Constipation in children is an all-too-common ailment, accounting for nearly five percent of all pediatric visits each year and one out of every four pediatric gastroenterology visits. More than 90 percent of constipated children have “functional” constipation, meaning constipation without any underlying disease.
Although symptoms may vary for each patient, common signs to look for include:
- Infrequent bowel movements (less than three per week)
- Stool leakage
- Withholding behavior
- Difficult, painful or hard bowel movements
- Abdominal pain
- Urine accidents
- Blood-coated stools
The most common cause of constipation in children is withholding due to past experience with painful passage of stools, says Dr. Ashish Chogle, pediatric gastroenterologist at CHOC. Other leading factors relate to water and food intake.
Stool leakages in the underwear are often encountered in children with long standing constipation. Most children will not feel the stools passing accidently, as feeling in the rectum decreases as a result of the stretching that takes place from being constipated for a long time.

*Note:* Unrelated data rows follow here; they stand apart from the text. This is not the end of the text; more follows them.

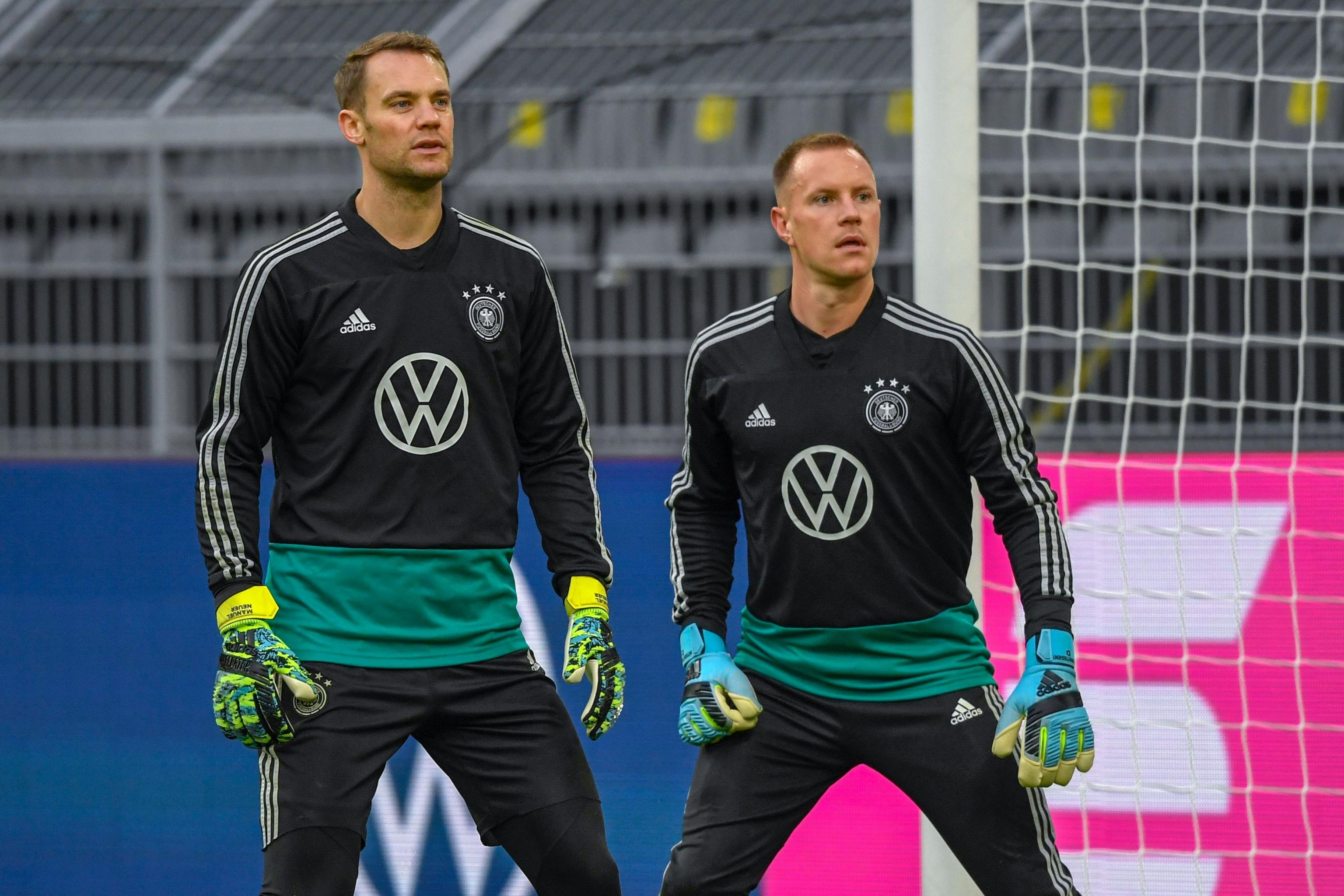Manuel Neuer Says He's 'Never Had a Problem' with Marc-Andre ter ...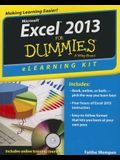 Microsoft Excel 2013 for Dummies: eLearning Kit [With CDROM]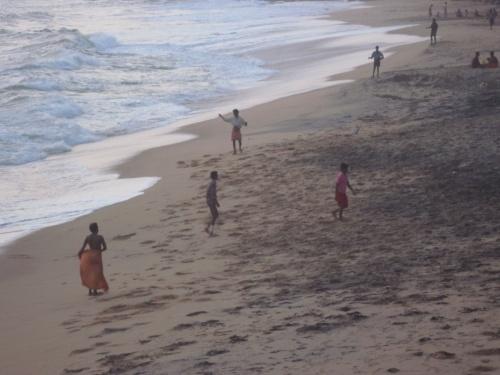 Кералы. Футбол на пляже в Керале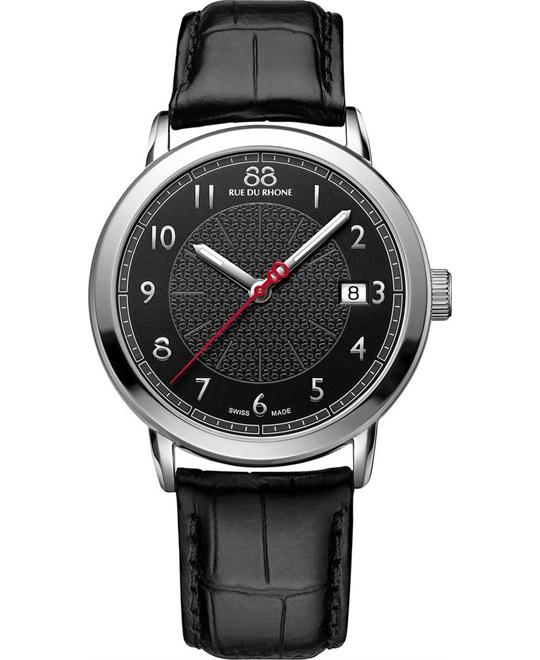 88 Rue du Rhone Mens Swiss Origin Black Leather 39mm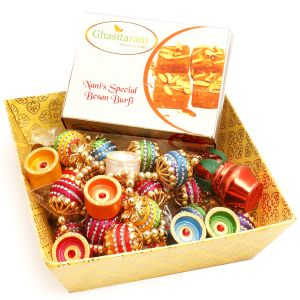Hampers - Yellow Basket With Nani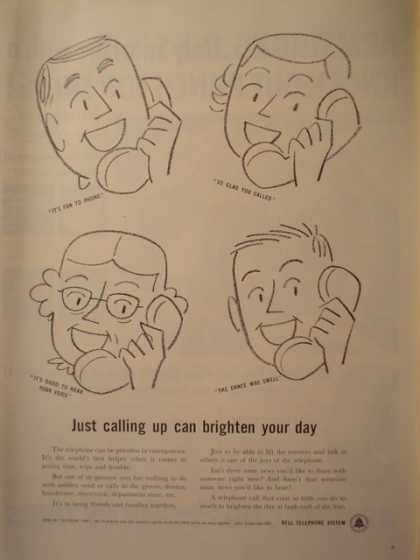 Bell Telephone Calling to Brighten your day (1956)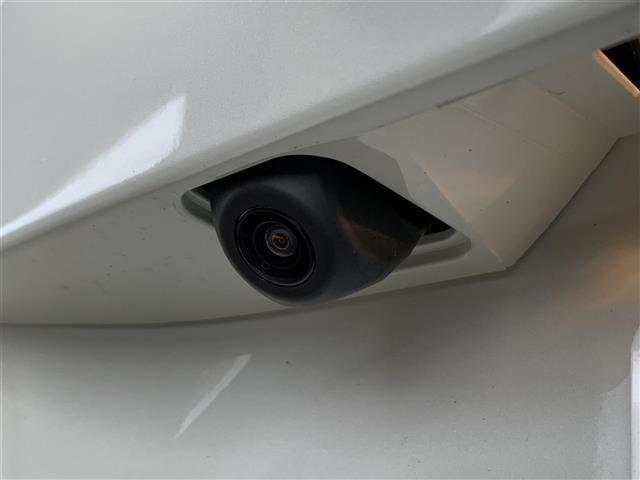 G セーフティエディションII 登録済み未使用車 セーフティセンス インテリジェントクリアランスソナー バックカメラ 両側電動スライドドア プリクラッシュセーフティシステム レーンディバーチャーアラート オートマチックハイビーム(7枚目)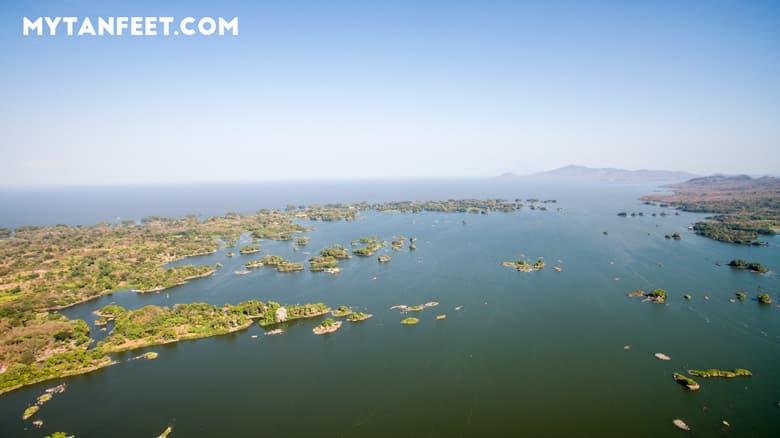 Nicaragua tour from Costa Rica - Lake Nicaragua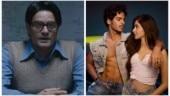 Khaali Peeli: Raazi actor Jaideep Ahlawat to play villain in Ishaan Khatter and Ananya Panday film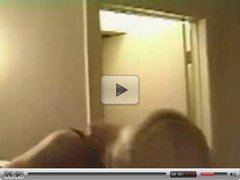 Diamondez Celebs - Baywatch Babe Gina Lee Nolin SexTape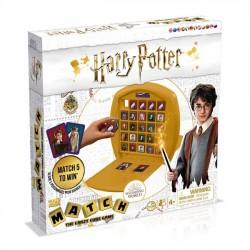 Top Trumps Match Harry Potter 38034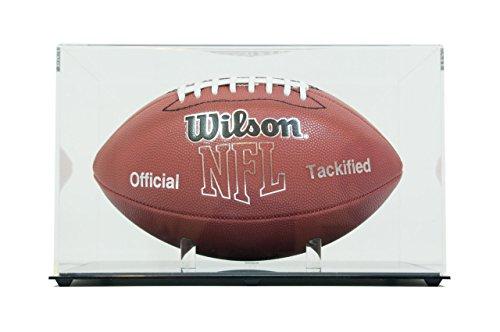 cowboys football display case - 9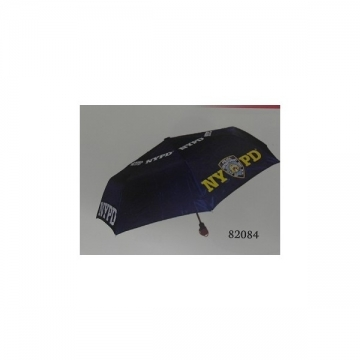 PARAPLUIE NYPD NAVY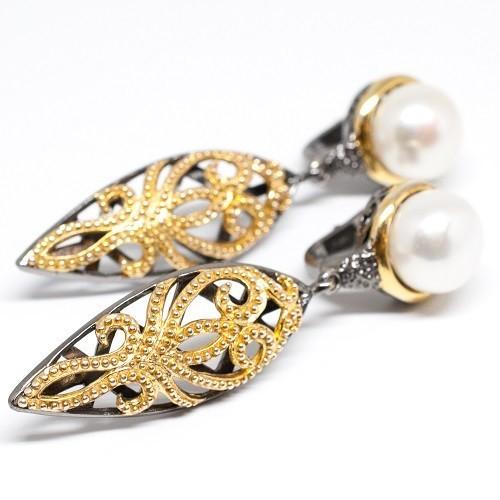 """Silver earrings """"Heidi"""""""
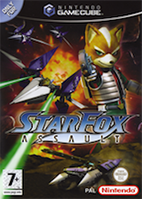 Star Fox: Assault (GCN) — German localization tester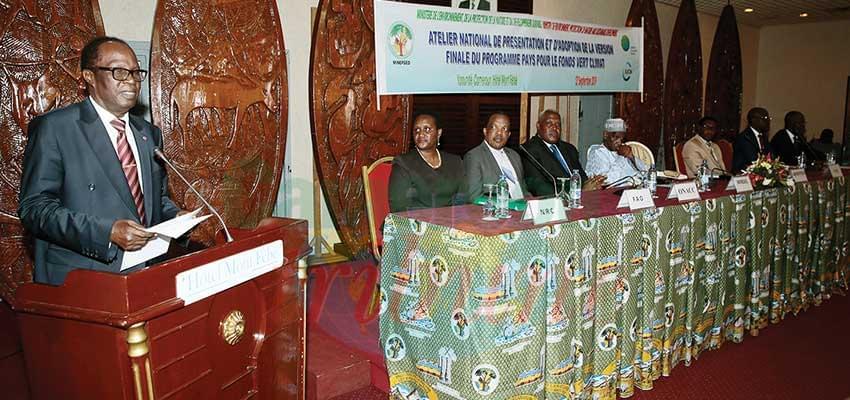 Le Cameroun a désormais une stratégie contre les changements climatiques.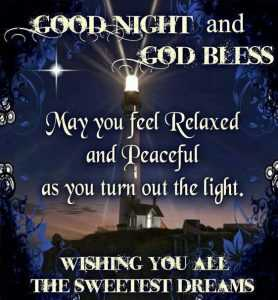 Good Night God Bless Quotes Prayer for Friends and Family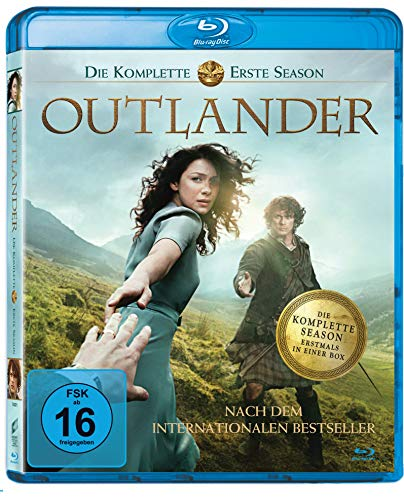 Outlander-die Komplette Erste Season-5 Discs [Blu-ray] de Sony Pictures Home Entertainment Gmbh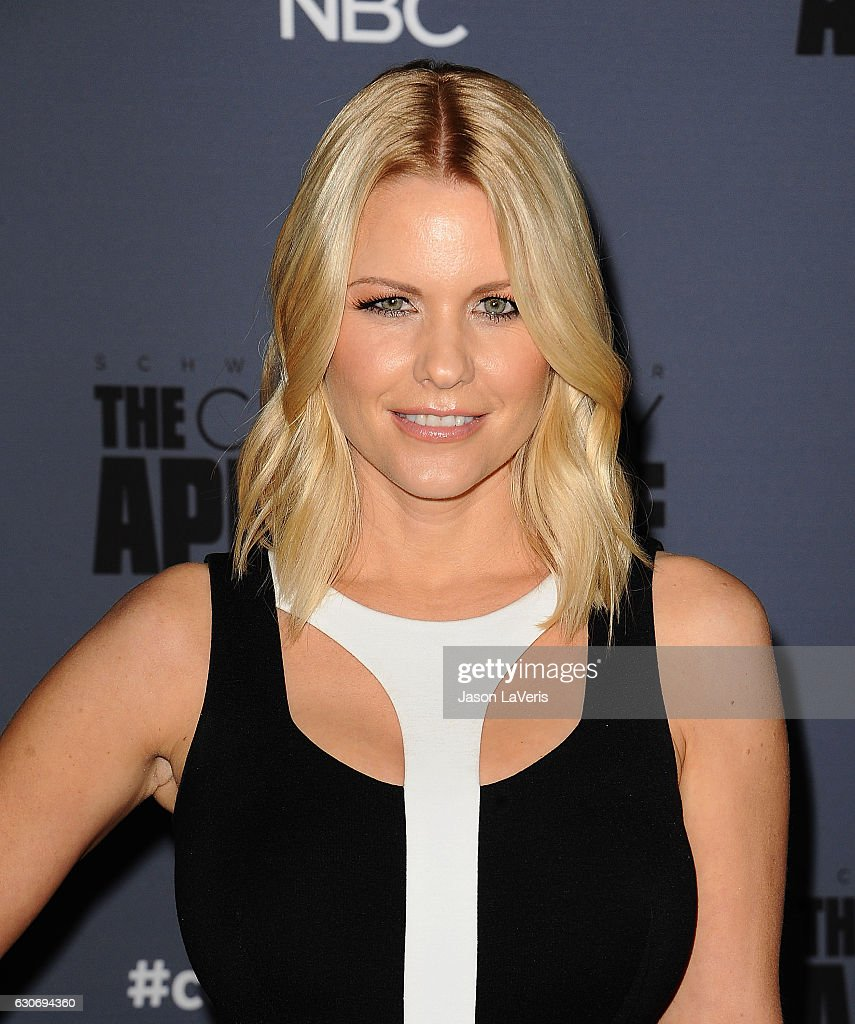 Carrie Keagan attends the press junket For NBC's 'Celebrity Apprentice' at The Fairmont Miramar Hotel & Bungalows on January 28, 2016 in Santa Monica, California.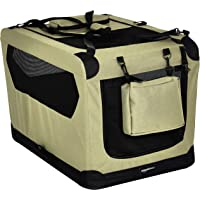 AmazonBasics Premium Folding Portable Soft Pet Dog Crate Carrier Kennel - 30 x 21 x 21 Inches, Khaki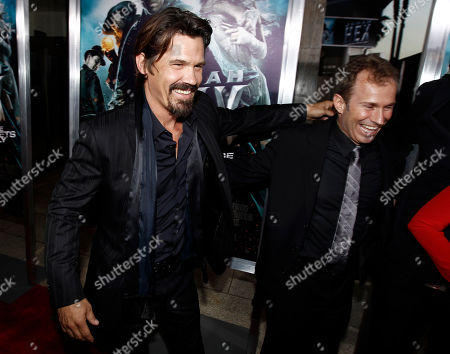 """Josh Brolin, Andrew Lazar Cast member Josh Brolin, left, and producer Andrew Lazar laugh together at premiere of """"Jonah Hex"""" in Los Angeles on"""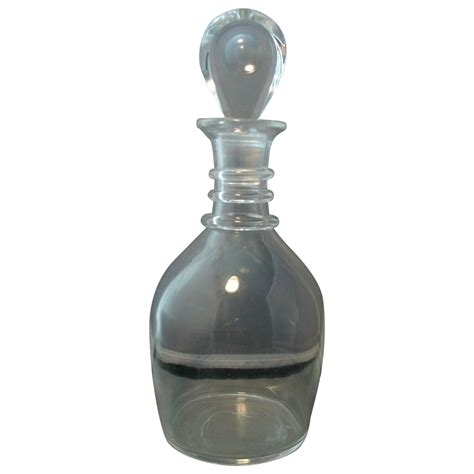 early steuben glass clear ringed decanter from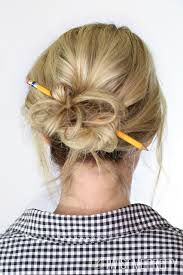 pencil within reach  medium hair styles easy updos for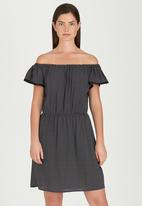 edit - Off-the-shoulder Dress Black and White
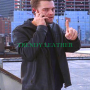 leonardo dicaprio (billy costigan) departed real leather jacket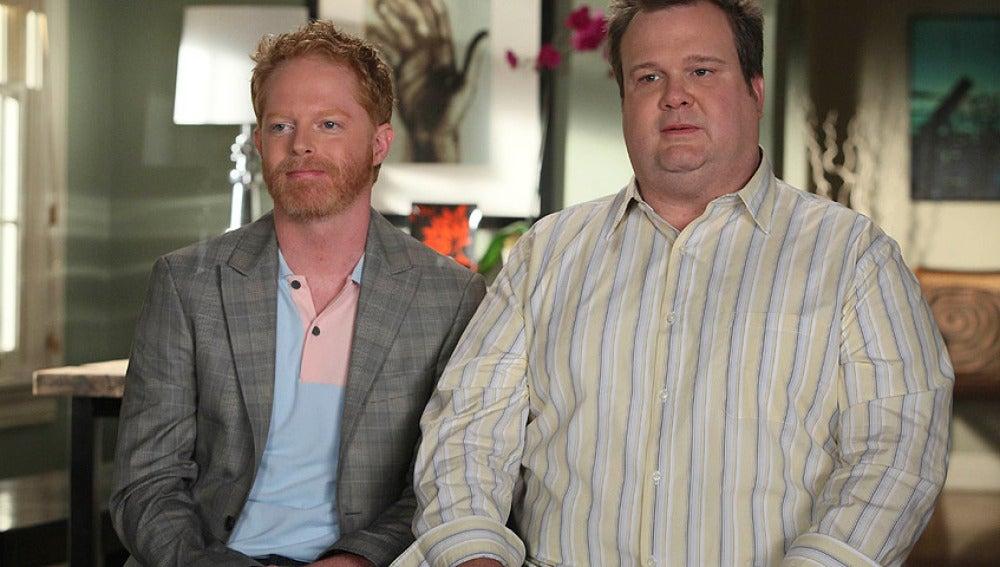 Mitchell y Cameron en Modern Family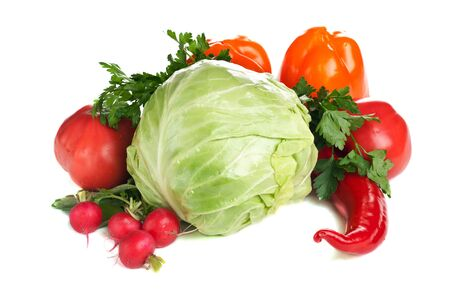 Arrangement of various colorful fresh vegetables Stock Photo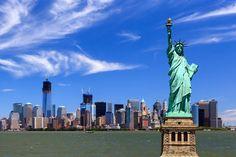 New York, #USA. #travel.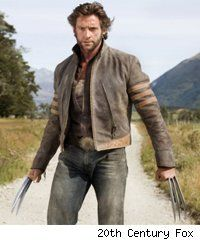 'X-Men Origins: Wolverine' Halloween Costume - The Moviefone Blog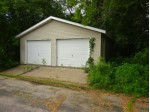 1626 W Pearl Street, Stevens Point, WI by First Weber Real Estate $750,000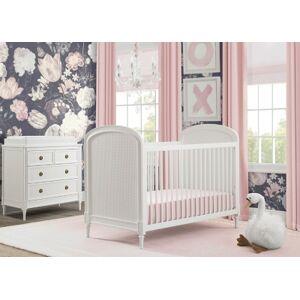 Ashley Furniture Delta Children Madeline 4-in-1 Convertible Crib, Bianca White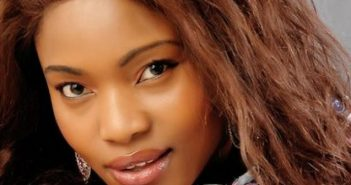 Why I Would Never Get Married - Popular Nollywood Actress opens up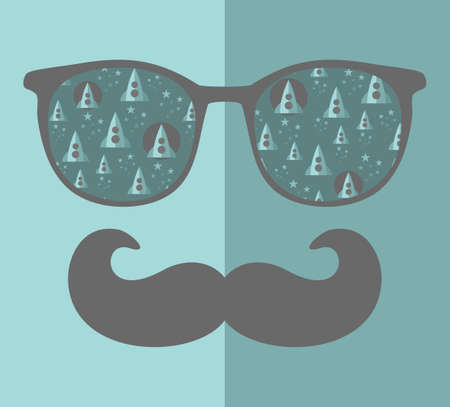 night vision: Retro sunglasses with reflection for hipster. Vector illustration of accessory - glasses isolated. Best print for your t-shirt. Illustration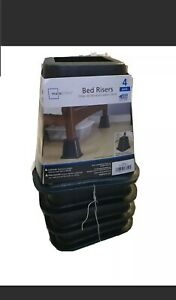 Mainstays Bed Risers (4 Ct.) [BRAND NEW]
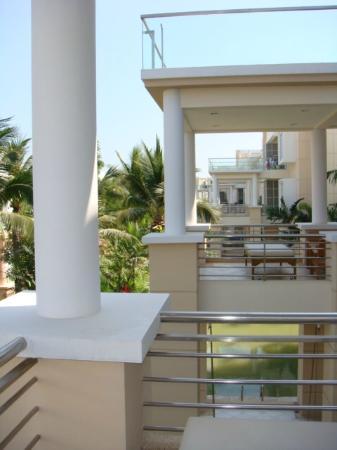 بلو لاجون ريزورت هوا هين: Apartment or villa? We enjoyed both. 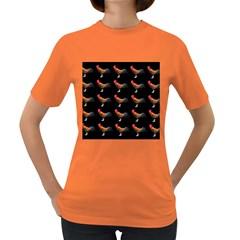 Background Pattern Chicken Fowl Women s Dark T Shirt
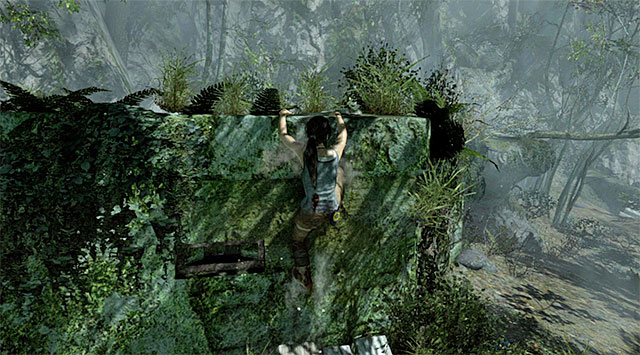 Start by checking out the bunker outlined in the distance; this will get you Arrows - Find a Weapon to Hunt Deer | 4: Woman Versus Wild Walkthrough - 4: Woman Versus Wild | Walkthrough - Tomb Raider Game Guide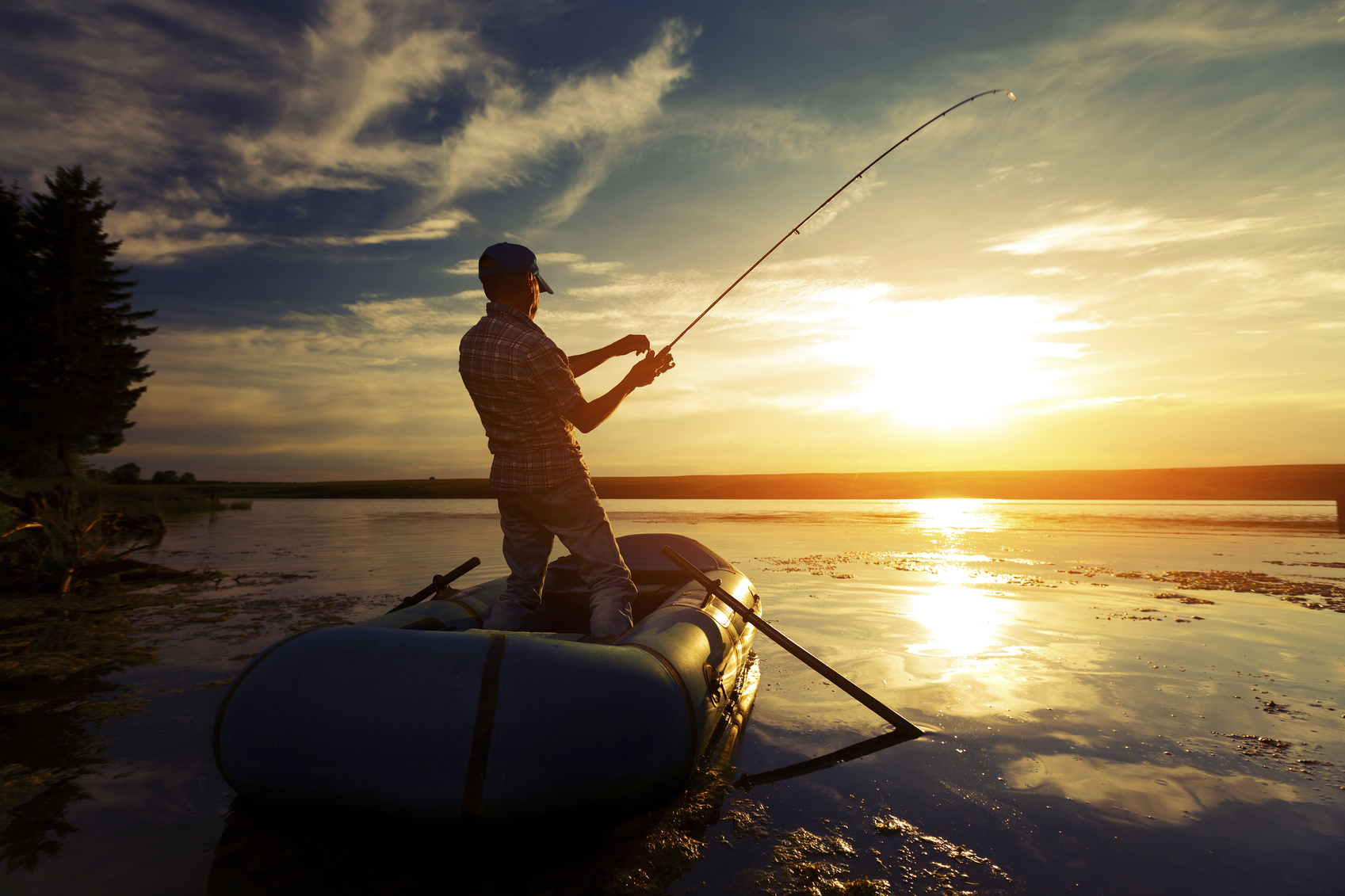 What's the future of recreational fishing? – In the News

There are several things parents can try at home to alleviate the problem of constipation, he says. First, if your child is not usually a keen water drinker, increase their water intake to normal levels. CHOC recommends one full eight ounce glass of fluids per year in age every day. Increasing their fiber intake can also help relieve mild cases of constipation in children. Good sources of fiber include whole grains, whole wheat items, beans, green leafy vegetables and fruit. The minimum amount of fiber for children is equal to your child’s age plus five grams. For example, a child who is 5 years old should eat 10 grams of fiber each day (5 years + 5 = 10 grams). If the child isn’t better after trying these methods at home, consult your pediatrician. Your pediatrician may recommend a treatment plan or refer you to a pediatric gastroenterologist.
Treatment plans may include a stool softener regimen such as laxative therapy, or lifestyle changes, depending on the severity and underlying causes of the constipation. If your child has significant stool back up in the colon, the doctor might recommend a bowel clean out with Miralax.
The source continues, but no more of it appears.